With regard to the third and fourth grounds of appeal, that the Arbitrator erred in accepting the opinion of Dr Roberts and in allowing that opinion “to infect his findings”, I have reviewed the Arbitrator’s findings. When referring to Dr Roberts’ report of 29 August 2006, the Arbitrator noted that Dr Roberts expressed an opinion on causation “which cannot now be revisited” (paragraph 31). With regard to Dr Roberts’ opinion on the effects of Mr Watts’ alcohol and other substance abuse, and that it was not a consequence of his employment, the Arbitrator, while noting this, stated this was a “peripheral issue” because of evidence from Mr Watts that such substance abuse was now under control, with the Arbitrator finding that this did not prevent Mr Watts from working (paragraph 36). I note the Arbitrator also referred to the MAC dated 2 November 2005, issued by Dr McClure, who outlined a history of alcohol consumption. As stated above, Dr McClure found that Mr Watts “would be capable of working part-time in alternative duties”. Thus, I am not persuaded by Mr Watts’ solicitors’ submissions, and I therefore reject these grounds of appeal.
The fifth and sixth grounds of appeal contend that the Arbitrator erred in applying the test prescribed in Mitchell, and failed to provide adequate reasons for his findings in assessing Mr Watts’ section 40 entitlements. Mr Watts’ solicitors refer, in particular, to the decision of the NSW Court of Appeal in Lawarra, at 213, where Mahoney P, with whom Handley and Powell JJA agreed, emphasised that determining whether a worker is totally or partially incapacitated for work is a practical exercise, involving the assessment of the worker’s capacity for work of particular kinds, having regard to the realities of the labour market in which he is to be engaged.
I note the Arbitrator found Mr Watts to be partially incapacitated for work with a capacity for certain part-time/casual positions which were readily available to him in the labour market reasonably accessible to him. The Arbitrator discussed the relevant evidence at some length. He discussed, in particular, Mr Watts’ evidence, and said he was not persuaded by Mr Watts’ explanation for his not being able to undertake work suggested as suitable for him, given other evidence from Mr Watts as to the improvement in his health and capacity for work.
I am not satisfied that the Arbitrator made any error in his treatment of the evidence and in following the approach prescribed in Mitchell, nor specifically, in addressing the practical realities of the labour market reasonably accessible to Mr Watts as required by Lawarra. In his Statement of Reasons, the Arbitrator discussed the relevant evidence and that underpinning his findings, such that a reader would be able to understand his reasoning process. In my view, the Arbitrator’s reasons comply with the adequacy requirement. Thus, I reject the fifth and sixth grounds of appeal.
Mr Watts’ solicitors have failed to establish any of their grounds of review and the Arbitrator’s decision must therefore be confirmed.
DECISION
The decision of the Arbitrator dated 4 April 2007 is confirmed.
COSTS
There is no order as to the costs of this appeal.
Robin Handley
Acting Deputy President
25 July 2007
I CERTIFY THAT THIS IS A TRUE AND ACCURATE RECORD OF THE REASONS FOR DECISION OF ROBIN HANDLEY, ACTING DEPUTY PRESIDENT OF THE WORKERS COMPENSATION COMMISSION.

▸ **TASKS TO COMPLETE**
• a. Please repeat the stretch of the appeal decision from "Mr Watts’ solicitors have" through "2007 is confirmed." word for word.
• b. According to the appeal decision, why did the Arbitrator treat Dr Roberts' opinion on the effects of Mr Watts' alcohol and other substance abuse as a "peripheral issue"?

▸ **DATA EXCERPTS**
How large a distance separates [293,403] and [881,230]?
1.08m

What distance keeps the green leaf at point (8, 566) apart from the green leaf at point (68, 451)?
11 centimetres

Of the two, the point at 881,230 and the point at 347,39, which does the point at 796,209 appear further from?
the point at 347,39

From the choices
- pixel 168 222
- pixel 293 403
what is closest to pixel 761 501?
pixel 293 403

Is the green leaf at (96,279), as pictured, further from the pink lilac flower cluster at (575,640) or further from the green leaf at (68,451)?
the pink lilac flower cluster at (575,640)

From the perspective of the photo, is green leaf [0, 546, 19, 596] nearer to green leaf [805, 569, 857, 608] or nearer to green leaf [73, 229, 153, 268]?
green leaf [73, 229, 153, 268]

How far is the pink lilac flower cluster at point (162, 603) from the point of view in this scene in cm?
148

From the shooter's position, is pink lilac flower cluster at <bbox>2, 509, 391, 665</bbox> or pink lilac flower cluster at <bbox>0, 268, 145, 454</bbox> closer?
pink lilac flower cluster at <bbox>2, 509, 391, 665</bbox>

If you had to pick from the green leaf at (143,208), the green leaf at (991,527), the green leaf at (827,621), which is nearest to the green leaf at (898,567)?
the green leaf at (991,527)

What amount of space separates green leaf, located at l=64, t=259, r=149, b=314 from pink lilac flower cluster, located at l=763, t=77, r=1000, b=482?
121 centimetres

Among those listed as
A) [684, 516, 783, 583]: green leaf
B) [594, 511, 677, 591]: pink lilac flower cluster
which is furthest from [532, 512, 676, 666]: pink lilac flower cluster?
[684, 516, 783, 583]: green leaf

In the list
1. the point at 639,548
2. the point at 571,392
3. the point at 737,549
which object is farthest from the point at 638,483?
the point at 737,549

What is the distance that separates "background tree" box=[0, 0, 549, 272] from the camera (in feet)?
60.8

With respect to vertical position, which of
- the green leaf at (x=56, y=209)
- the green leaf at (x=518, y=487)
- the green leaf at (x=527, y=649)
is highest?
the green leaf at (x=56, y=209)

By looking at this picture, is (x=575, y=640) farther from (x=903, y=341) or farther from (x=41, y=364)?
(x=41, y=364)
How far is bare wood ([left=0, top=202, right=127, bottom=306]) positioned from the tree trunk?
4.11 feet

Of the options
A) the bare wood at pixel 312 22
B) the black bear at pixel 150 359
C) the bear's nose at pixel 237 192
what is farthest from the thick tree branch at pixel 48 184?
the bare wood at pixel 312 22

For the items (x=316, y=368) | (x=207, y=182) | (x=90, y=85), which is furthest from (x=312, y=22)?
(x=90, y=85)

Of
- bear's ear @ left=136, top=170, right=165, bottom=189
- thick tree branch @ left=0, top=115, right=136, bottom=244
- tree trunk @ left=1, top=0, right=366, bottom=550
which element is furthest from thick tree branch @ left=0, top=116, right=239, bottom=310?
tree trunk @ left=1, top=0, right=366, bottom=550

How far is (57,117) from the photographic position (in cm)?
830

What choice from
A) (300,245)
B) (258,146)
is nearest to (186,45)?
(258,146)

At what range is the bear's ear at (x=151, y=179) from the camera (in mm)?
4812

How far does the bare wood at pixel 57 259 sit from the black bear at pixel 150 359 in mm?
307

▸ **WRITTEN RESPONSES**
• a.
Mr Watts’ solicitors have failed to establish any of their grounds of review and the Arbitrator’s decision must therefore be confirmed.
DECISION
The decision of the Arbitrator dated 4 April 2007 is confirmed.

• b. Mr Watts gave evidence that his substance abuse was now under control. On that basis, the Arbitrator found that it did not prevent Mr Watts from working.